> **TASK 1**: Using the blog post about life in Cambodia, decide whether each statement agrees with it. Answer yes or no for each, and quote the exact deciding words. (a) The orphanage is in a village about an hour from Battambang. (b) The writer showered in a bathroom with running water. (c) The writer is done working through the lies and guilt.
> **TASK 2**: Translate this sentence from the blog post about life in Cambodia into Spanish: "There are a lot of things different about living out in a village, things I personally wouldn’t experience in day to day life back home."
> **TASK 3**: Reproduce the passage of the blog post about life in Cambodia that begins at the words "Showering in a" and stops after "past the church)".
[BEGIN SUPPLIED TEXT]
The first week of this month we worked with a YWAM base. It was a busy schedule including cleaning projects, working with some local schools, slum kid ministry (possibly the best afternoon this month), praying around ground zero of the new base YWAM is working on starting later this year.

Since then we’ve been stationed at an orphanage in a village about an hour from Battambang, Cambodia.

It has been a glorious 2 weeks of slowing down in pace, appreciating the simplicities of life and digging in deep with God, my team mates and my heart. I came face to face this month with a lot of lies I didn’t want to admit I believe, guilt I didn’t want to admit I feel, and questions I was too scared to ask.
It was hard. It was different. But it was simpler than I had thought it would be when I finally opened my mouth and spoke.

I’d be lying if I said I’m done working through all that. I’m not. But I’m finally in a place where I can appreciate the freedom of not being guilty over feeling guilty or afraid or whatever. There’s a reason I’m feeling all these things and I’m going to sit in it and work through the grime until it’s done. No jumping around from thing to thing, causing me to have to come back to what I thought I was done with. This ends now. (I’ve become a lot more determined about these things lately haha)

But on to what I was originally planning to write about~

There are a lot of things different about living out in a village, things I personally wouldn’t experience in day to day life back home. These things have now come to feel normal to me. I thought you’d get a kick out of some of them like…

Not having plumbing…. or a sink

Showering in a tin hut with chickens and a duck (bucket style of course)

Eating freshly picked tropical fruit (there are a bunch of dragon fruit tree-type plants past the church)

Chilling in a straw hut (aka the kitchen) learning how to carve pineapples spiral style and talking about how odd it is to be 85 degrees in January

Typing a blog only to be distracted by chickens pecking at leftover noodles approximately 1 foot away from me (I was sitting over by the kitchen).
[END SUPPLIED TEXT]
[BEGIN INFORMATION SUPPLIED]
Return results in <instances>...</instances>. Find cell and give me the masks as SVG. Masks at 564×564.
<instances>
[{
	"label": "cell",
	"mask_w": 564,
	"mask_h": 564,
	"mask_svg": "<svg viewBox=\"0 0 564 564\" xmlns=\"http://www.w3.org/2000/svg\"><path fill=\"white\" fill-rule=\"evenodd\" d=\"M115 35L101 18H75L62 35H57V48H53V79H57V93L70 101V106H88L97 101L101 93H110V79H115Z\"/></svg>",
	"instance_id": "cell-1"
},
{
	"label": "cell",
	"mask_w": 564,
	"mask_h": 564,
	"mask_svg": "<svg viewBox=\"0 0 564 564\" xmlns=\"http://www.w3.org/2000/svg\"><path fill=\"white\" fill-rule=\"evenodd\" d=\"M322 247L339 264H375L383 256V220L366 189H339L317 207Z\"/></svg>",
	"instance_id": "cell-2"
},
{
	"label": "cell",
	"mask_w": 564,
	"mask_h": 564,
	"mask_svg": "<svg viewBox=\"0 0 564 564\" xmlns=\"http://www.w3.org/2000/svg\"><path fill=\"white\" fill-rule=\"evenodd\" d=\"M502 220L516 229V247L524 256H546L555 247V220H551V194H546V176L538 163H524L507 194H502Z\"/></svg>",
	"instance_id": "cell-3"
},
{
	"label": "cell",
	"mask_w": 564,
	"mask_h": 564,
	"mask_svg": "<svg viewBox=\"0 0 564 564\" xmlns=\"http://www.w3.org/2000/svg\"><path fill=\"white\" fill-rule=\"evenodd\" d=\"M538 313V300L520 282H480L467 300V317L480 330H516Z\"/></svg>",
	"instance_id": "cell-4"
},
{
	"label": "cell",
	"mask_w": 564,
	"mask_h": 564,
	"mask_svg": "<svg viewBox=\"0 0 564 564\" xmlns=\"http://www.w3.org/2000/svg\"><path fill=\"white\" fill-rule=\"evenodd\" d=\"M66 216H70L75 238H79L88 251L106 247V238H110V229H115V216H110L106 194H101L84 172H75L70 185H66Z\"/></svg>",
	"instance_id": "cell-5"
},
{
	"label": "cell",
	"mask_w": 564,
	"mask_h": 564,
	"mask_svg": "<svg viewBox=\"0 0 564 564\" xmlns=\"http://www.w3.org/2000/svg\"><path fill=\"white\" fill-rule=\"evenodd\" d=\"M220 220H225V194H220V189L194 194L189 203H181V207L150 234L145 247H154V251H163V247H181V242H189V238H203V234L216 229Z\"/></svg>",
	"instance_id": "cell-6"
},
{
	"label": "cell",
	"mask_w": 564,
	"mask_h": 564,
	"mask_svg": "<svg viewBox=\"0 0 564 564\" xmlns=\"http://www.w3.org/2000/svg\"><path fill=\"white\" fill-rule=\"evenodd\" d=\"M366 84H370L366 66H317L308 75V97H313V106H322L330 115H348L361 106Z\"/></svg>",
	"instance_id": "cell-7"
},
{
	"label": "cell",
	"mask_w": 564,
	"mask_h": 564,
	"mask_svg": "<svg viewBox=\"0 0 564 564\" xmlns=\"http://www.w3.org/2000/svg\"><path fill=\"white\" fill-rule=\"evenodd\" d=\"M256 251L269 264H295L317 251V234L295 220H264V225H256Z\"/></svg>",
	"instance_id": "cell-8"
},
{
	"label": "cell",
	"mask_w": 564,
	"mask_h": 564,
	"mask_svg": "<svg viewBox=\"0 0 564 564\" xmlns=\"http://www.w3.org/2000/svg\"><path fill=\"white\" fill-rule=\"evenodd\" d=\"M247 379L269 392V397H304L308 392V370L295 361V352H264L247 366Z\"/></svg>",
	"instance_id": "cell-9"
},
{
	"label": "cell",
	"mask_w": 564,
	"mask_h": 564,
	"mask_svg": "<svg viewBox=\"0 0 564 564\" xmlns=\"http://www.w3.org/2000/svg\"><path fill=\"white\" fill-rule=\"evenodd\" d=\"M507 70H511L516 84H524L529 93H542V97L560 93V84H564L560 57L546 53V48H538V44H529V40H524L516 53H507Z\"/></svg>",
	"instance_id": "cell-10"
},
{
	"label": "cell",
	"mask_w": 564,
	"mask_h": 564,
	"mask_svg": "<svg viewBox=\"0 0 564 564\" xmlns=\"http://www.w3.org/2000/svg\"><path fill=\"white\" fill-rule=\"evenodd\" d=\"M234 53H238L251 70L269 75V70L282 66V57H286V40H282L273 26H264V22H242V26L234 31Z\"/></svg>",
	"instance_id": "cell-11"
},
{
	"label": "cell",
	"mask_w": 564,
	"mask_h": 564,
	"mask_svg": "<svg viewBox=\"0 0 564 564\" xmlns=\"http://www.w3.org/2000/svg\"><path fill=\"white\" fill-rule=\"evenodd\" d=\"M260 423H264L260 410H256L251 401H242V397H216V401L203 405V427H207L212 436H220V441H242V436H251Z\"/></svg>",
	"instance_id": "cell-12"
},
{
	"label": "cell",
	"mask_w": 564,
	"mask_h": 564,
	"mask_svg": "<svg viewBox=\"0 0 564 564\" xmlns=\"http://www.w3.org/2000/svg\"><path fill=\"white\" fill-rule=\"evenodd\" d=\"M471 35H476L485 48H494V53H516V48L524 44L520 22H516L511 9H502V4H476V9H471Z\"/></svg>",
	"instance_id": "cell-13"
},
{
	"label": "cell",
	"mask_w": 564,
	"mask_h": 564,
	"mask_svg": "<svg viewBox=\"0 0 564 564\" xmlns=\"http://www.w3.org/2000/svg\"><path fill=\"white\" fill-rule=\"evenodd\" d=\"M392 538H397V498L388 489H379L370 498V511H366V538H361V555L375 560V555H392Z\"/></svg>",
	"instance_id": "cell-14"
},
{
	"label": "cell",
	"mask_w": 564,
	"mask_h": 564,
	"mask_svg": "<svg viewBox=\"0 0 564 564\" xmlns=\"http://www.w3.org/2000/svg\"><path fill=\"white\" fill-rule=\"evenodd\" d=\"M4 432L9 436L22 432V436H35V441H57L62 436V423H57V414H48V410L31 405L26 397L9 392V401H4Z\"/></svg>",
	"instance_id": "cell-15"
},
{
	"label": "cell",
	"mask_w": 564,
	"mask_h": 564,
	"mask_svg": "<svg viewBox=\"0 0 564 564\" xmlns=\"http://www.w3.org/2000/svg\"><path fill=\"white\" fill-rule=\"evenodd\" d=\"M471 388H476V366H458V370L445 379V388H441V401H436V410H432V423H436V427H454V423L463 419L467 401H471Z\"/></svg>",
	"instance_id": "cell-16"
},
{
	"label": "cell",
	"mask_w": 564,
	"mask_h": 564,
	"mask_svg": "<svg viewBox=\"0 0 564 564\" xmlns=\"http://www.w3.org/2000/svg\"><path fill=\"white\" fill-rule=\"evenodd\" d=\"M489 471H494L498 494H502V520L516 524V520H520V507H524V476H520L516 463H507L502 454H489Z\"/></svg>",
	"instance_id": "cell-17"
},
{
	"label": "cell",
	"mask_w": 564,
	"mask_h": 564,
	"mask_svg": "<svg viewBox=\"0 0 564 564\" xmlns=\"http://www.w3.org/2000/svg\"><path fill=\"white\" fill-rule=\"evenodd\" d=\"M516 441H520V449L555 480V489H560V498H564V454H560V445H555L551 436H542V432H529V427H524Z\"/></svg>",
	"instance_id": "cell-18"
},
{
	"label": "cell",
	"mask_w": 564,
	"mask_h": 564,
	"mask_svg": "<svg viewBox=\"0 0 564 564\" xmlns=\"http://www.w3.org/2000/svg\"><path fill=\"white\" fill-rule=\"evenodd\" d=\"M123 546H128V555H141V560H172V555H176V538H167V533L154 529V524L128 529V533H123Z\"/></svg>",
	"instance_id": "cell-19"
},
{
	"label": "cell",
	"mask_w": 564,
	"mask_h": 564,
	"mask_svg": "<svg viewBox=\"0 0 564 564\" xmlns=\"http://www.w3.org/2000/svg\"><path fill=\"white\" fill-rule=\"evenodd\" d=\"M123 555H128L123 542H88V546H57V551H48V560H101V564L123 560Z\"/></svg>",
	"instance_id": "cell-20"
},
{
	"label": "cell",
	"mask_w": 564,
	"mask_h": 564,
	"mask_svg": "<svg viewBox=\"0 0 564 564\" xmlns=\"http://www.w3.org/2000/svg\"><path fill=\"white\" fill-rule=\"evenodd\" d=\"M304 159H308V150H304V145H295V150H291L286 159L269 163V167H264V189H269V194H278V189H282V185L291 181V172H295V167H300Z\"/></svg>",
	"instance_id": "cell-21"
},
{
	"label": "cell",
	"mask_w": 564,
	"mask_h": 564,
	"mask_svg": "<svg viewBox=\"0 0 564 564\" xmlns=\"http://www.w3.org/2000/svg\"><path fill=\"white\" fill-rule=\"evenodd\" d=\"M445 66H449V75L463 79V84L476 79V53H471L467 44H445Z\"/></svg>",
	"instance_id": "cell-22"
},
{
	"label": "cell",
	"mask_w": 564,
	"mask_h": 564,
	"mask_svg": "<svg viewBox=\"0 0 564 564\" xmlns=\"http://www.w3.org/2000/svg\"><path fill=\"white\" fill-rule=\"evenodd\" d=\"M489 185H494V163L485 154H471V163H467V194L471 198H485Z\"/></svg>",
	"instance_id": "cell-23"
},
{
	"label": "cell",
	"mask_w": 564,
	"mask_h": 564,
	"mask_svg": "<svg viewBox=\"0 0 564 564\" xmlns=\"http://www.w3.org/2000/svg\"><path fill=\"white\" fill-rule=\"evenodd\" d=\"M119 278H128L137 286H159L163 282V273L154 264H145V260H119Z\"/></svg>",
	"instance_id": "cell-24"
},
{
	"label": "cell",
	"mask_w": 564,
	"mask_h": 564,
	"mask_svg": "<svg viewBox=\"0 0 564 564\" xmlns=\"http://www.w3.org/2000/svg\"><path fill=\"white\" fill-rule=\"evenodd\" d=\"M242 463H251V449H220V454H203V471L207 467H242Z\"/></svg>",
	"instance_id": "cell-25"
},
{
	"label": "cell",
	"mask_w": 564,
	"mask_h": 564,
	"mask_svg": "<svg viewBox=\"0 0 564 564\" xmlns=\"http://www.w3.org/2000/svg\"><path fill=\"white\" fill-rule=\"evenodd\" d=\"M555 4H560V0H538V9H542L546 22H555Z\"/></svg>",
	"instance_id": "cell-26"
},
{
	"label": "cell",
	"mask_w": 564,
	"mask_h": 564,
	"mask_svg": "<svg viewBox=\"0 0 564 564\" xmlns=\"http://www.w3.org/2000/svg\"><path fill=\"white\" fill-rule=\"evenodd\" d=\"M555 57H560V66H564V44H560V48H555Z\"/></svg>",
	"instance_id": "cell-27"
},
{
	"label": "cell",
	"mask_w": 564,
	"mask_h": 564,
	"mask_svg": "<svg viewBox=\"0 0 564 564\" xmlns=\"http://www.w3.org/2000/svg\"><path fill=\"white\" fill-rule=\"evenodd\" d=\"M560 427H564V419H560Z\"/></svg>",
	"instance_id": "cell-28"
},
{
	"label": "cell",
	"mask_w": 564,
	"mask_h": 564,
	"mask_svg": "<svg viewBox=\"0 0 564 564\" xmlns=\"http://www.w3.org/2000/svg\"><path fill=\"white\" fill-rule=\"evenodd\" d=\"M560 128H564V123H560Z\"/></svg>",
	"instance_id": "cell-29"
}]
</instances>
[END INFORMATION SUPPLIED]
[BEGIN INFORMATION SUPPLIED]
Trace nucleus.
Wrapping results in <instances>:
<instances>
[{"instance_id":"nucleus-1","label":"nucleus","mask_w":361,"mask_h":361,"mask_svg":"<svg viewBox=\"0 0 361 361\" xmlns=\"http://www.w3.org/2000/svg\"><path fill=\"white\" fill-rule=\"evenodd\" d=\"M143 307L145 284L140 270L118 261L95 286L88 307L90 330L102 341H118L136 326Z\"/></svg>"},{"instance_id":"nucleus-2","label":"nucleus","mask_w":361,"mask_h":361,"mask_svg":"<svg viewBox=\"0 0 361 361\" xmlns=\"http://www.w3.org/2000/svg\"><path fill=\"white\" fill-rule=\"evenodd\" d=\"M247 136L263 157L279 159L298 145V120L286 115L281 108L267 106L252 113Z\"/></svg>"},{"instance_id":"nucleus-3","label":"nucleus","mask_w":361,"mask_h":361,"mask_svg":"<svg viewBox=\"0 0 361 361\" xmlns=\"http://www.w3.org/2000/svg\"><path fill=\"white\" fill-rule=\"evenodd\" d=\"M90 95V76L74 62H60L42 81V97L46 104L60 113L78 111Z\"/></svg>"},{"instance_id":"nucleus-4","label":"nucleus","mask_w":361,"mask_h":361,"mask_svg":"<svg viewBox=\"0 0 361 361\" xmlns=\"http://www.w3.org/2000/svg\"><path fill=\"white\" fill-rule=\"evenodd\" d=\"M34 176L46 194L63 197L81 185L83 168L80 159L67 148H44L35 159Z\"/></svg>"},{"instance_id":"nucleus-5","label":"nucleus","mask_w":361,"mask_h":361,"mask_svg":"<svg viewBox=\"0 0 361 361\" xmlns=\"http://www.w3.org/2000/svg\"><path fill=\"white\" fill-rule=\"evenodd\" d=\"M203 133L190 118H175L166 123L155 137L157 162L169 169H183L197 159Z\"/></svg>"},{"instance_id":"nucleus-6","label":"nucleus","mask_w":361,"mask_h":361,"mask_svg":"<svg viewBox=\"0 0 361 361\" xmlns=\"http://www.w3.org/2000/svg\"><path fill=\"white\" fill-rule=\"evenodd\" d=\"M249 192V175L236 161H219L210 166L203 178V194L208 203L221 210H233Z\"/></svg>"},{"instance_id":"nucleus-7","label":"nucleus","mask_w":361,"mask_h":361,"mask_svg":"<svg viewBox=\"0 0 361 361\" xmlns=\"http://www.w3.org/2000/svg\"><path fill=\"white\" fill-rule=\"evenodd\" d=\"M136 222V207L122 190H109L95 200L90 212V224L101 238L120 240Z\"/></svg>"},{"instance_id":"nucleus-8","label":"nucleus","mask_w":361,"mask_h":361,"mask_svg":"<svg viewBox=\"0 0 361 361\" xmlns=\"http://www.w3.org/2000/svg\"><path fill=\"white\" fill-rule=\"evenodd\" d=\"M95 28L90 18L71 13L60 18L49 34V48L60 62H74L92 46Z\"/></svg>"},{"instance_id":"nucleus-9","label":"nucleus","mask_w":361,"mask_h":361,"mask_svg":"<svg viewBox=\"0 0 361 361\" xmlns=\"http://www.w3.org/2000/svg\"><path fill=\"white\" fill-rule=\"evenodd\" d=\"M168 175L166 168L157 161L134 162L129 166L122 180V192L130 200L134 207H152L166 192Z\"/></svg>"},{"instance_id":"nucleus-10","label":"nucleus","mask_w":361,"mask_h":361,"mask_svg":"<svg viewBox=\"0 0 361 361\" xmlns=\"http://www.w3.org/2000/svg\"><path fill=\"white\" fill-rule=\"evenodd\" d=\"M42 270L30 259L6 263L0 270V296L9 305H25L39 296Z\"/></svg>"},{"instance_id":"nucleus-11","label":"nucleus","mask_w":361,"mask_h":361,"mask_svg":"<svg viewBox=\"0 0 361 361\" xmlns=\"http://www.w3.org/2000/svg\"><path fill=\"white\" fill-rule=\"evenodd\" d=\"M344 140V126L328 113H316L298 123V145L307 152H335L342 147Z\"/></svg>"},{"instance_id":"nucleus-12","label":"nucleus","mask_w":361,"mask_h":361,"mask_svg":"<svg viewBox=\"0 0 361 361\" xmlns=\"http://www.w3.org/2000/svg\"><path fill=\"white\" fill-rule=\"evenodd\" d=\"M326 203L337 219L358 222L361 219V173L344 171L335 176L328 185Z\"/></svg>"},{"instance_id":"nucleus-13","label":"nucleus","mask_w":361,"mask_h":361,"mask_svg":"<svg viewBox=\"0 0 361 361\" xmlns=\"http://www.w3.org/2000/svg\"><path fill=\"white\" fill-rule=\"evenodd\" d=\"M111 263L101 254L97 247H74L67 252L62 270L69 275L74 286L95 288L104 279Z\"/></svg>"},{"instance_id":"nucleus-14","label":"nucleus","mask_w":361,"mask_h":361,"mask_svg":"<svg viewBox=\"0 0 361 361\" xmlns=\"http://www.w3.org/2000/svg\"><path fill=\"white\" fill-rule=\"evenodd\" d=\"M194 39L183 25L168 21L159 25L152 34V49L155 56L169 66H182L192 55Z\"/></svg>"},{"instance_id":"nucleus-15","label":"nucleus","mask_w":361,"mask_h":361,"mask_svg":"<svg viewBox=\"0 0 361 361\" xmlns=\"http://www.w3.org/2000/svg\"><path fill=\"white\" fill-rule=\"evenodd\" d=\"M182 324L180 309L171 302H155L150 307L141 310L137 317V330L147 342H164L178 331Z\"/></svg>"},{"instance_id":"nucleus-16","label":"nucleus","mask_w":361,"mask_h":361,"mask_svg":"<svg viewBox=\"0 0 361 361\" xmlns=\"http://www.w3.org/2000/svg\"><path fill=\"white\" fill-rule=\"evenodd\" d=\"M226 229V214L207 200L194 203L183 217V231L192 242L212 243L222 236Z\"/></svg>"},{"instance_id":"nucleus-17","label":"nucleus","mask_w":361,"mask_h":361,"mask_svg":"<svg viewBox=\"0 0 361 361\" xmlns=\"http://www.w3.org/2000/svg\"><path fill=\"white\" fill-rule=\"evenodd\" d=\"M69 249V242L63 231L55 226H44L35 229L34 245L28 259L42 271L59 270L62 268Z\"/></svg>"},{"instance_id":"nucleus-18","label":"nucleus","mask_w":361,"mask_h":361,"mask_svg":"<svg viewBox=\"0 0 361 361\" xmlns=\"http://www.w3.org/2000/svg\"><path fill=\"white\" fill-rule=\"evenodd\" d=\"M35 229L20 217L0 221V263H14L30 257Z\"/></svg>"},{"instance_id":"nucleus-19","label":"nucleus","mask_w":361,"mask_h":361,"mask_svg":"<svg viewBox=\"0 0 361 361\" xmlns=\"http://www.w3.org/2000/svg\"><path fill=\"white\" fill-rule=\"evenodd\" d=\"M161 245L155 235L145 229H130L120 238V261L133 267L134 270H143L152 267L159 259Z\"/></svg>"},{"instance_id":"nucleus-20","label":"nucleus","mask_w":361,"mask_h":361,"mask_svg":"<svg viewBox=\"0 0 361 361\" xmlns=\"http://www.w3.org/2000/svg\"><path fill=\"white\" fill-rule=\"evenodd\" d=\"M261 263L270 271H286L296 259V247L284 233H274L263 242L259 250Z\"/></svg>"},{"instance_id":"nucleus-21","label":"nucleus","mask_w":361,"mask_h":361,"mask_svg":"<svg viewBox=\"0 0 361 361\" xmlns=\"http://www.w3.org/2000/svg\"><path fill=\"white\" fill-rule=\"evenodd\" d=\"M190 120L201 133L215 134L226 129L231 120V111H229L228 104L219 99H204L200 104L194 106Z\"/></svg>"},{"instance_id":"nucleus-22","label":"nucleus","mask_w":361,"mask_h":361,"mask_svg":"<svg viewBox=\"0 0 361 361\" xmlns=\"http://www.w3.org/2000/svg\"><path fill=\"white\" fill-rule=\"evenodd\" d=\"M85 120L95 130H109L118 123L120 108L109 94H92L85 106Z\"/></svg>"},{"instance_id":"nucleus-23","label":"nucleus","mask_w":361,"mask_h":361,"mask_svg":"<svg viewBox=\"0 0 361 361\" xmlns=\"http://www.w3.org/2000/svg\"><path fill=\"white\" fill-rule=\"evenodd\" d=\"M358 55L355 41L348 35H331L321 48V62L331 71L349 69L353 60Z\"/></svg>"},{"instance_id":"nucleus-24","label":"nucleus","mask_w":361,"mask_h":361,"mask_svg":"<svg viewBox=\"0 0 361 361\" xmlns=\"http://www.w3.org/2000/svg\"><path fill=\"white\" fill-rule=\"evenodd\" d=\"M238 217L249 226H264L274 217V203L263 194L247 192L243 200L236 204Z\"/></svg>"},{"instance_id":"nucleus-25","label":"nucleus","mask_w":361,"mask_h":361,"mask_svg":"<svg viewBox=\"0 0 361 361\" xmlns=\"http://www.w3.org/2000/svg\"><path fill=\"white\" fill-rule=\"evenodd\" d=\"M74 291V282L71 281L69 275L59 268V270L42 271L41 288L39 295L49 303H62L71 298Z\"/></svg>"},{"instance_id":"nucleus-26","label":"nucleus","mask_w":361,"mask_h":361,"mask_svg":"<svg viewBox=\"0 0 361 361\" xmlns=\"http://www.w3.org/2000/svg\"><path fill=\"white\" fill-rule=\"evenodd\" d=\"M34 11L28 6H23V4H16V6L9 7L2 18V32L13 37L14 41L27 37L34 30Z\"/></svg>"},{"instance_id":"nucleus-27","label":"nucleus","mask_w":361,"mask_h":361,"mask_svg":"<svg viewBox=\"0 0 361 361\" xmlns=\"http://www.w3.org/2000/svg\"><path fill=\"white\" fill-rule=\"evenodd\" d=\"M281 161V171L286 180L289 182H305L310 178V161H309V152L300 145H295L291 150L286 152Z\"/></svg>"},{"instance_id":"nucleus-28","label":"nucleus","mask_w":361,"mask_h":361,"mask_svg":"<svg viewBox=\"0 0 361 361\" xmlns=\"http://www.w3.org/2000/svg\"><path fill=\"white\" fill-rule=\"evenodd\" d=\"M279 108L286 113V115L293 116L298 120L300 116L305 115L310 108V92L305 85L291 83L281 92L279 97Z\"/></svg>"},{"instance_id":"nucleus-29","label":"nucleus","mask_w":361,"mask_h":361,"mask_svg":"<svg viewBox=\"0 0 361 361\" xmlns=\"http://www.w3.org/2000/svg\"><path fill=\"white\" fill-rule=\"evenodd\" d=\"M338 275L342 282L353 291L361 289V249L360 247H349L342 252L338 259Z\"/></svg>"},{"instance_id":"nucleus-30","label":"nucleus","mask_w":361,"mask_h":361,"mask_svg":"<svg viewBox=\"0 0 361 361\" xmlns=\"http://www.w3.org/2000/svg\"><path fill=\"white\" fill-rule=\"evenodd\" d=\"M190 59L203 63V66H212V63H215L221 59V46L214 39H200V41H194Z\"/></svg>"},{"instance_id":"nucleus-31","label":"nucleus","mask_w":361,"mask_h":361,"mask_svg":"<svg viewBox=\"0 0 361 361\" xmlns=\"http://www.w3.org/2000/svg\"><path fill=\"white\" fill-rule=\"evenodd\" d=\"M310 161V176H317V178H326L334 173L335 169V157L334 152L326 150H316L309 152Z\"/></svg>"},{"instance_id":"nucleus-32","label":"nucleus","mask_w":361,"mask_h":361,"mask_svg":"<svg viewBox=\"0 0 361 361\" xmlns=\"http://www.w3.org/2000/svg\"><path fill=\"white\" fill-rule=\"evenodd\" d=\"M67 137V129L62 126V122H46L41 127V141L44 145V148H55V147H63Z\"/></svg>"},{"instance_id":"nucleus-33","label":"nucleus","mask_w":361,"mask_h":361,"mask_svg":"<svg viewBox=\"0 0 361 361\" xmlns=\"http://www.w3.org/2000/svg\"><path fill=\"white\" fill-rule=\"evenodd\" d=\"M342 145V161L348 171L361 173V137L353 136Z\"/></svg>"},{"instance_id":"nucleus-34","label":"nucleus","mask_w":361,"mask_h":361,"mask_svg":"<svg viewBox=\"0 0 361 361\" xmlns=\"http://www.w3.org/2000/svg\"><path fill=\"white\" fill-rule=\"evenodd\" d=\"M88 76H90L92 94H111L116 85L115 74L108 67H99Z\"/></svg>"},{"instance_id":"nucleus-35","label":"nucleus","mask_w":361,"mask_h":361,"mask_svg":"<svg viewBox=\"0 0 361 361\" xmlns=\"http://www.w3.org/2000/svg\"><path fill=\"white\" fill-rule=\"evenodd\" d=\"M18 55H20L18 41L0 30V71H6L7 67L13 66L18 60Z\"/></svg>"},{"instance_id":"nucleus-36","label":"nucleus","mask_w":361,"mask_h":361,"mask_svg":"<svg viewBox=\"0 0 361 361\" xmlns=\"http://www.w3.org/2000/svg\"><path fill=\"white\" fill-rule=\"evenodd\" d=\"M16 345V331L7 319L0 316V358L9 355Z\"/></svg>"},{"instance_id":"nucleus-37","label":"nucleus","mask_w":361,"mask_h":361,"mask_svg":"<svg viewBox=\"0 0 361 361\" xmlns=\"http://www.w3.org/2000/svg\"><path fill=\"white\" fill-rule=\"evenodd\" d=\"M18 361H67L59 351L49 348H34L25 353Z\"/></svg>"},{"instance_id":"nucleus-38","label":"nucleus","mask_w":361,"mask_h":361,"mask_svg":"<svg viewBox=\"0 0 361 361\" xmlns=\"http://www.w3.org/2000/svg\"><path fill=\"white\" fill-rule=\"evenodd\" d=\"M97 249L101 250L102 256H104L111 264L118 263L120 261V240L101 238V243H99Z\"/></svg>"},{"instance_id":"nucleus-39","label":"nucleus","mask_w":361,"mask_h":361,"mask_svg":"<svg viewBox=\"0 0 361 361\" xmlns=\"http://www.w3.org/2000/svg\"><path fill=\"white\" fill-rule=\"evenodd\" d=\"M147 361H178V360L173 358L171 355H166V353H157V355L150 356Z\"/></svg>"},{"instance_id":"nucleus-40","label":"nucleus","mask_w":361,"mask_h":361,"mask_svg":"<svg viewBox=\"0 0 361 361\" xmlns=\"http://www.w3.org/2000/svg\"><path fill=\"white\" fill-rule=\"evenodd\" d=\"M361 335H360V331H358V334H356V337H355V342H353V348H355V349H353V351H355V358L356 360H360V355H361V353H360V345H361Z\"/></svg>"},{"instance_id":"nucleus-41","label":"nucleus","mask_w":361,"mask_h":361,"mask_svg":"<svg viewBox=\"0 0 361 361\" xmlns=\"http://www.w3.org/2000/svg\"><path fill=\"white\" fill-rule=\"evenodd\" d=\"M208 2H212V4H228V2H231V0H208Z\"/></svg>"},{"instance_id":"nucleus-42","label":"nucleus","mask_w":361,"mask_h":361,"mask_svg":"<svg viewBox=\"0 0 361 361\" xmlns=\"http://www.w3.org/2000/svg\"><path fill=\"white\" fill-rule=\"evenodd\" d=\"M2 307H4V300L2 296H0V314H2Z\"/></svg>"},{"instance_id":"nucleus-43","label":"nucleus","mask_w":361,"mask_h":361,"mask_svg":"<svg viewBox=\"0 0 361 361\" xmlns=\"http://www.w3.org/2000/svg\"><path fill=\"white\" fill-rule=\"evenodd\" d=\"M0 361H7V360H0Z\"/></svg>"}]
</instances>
[END INFORMATION SUPPLIED]
[BEGIN INFORMATION SUPPLIED]
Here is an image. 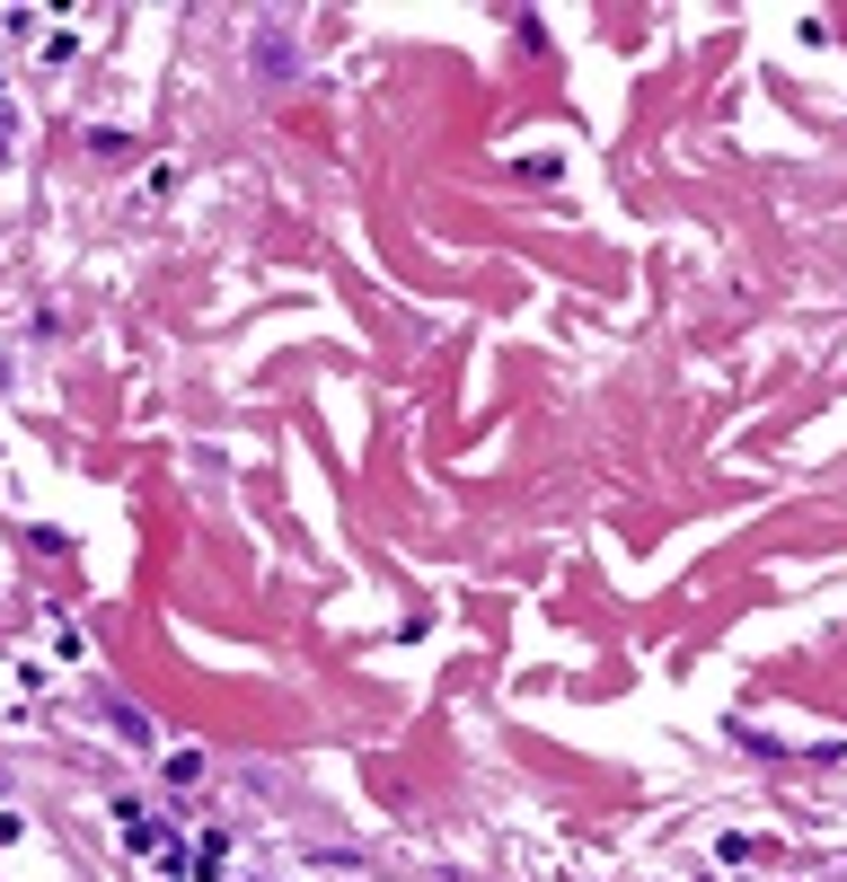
[END INFORMATION SUPPLIED]
> **TASK RESPONSE 1**:
(a) Yes. "Since then we’ve been stationed at an orphanage in a village about an hour from Battambang, Cambodia."
(b) No. "Showering in a tin hut with chickens and a duck (bucket style of course)"
(c) No. "I’d be lying if I said I’m done working through all that. I’m not."

> **TASK RESPONSE 2**: Hay muchas cosas diferentes en vivir en una aldea, cosas que yo personalmente no experimentaría en la vida cotidiana en casa.

> **TASK RESPONSE 3**:
Showering in a tin hut with chickens and a duck (bucket style of course)

Eating freshly picked tropical fruit (there are a bunch of dragon fruit tree-type plants past the church)